DATA SECTION ▸
'''

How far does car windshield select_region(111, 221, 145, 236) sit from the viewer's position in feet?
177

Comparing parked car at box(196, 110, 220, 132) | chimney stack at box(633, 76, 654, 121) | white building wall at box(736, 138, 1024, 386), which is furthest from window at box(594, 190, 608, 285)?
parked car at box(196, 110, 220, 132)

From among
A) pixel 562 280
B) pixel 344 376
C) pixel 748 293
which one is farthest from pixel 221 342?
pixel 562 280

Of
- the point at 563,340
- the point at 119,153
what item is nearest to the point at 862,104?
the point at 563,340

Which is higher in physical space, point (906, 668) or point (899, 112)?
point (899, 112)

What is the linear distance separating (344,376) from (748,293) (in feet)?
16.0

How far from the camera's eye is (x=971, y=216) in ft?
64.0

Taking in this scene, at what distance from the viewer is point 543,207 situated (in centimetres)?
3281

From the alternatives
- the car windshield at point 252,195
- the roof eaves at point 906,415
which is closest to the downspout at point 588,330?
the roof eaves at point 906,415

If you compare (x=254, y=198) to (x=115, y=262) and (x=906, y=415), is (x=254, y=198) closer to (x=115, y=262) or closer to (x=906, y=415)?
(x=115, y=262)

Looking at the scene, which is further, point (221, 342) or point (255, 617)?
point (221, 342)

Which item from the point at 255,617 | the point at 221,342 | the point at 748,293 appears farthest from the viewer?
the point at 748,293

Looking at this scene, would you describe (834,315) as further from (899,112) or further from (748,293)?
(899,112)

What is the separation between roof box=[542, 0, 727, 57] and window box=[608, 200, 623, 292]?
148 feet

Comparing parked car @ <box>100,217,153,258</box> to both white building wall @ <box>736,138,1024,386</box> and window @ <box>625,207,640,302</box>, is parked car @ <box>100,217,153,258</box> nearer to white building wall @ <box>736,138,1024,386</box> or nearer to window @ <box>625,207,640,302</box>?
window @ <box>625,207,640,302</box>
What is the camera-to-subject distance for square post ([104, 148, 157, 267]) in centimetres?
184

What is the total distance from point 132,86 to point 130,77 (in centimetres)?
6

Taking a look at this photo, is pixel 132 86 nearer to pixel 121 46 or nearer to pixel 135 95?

'''

EXERCISE AIM ▸ Write out every item above word for word, leaving each line as it stands.

EXERCISE RESULT ▸
How far does car windshield select_region(111, 221, 145, 236) sit from the viewer's position in feet?
177

Comparing parked car at box(196, 110, 220, 132) | chimney stack at box(633, 76, 654, 121) | white building wall at box(736, 138, 1024, 386), which is furthest from window at box(594, 190, 608, 285)?
parked car at box(196, 110, 220, 132)

From among
A) pixel 562 280
B) pixel 344 376
C) pixel 748 293
which one is farthest from pixel 221 342?
pixel 562 280

Of
- the point at 563,340
- the point at 119,153
what item is nearest to the point at 862,104?
the point at 563,340

Which is higher in physical space, point (906, 668) or point (899, 112)?
point (899, 112)

What is the linear distance separating (344,376) from (748,293) (in feet)?
16.0

How far from the camera's eye is (x=971, y=216) in ft?
64.0

Taking in this scene, at what distance from the viewer is point 543,207 situated (in centimetres)?
3281

From the alternatives
- the car windshield at point 252,195
- the roof eaves at point 906,415
which is closest to the downspout at point 588,330?
the roof eaves at point 906,415

If you compare (x=254, y=198) to (x=115, y=262) and (x=906, y=415), is (x=254, y=198) closer to (x=115, y=262) or closer to (x=906, y=415)?
(x=115, y=262)

Looking at the scene, which is further, point (221, 342) or point (255, 617)?
point (221, 342)

Which item from the point at 255,617 | the point at 221,342 | the point at 748,293 appears farthest from the viewer?
the point at 748,293

Looking at this scene, would you describe (834,315) as further from (899,112) or further from (748,293)?
(899,112)

What is the separation between roof box=[542, 0, 727, 57] and window box=[608, 200, 623, 292]?
148 feet

Comparing parked car @ <box>100,217,153,258</box> to both white building wall @ <box>736,138,1024,386</box> and window @ <box>625,207,640,302</box>, is parked car @ <box>100,217,153,258</box> nearer to white building wall @ <box>736,138,1024,386</box> or nearer to window @ <box>625,207,640,302</box>?
window @ <box>625,207,640,302</box>
What is the camera-to-subject distance for square post ([104, 148, 157, 267]) in centimetres?
184

What is the total distance from point 132,86 to point 130,77 (in centimetres)?
6

Taking a look at this photo, is pixel 132 86 nearer to pixel 121 46 or nearer to pixel 135 95?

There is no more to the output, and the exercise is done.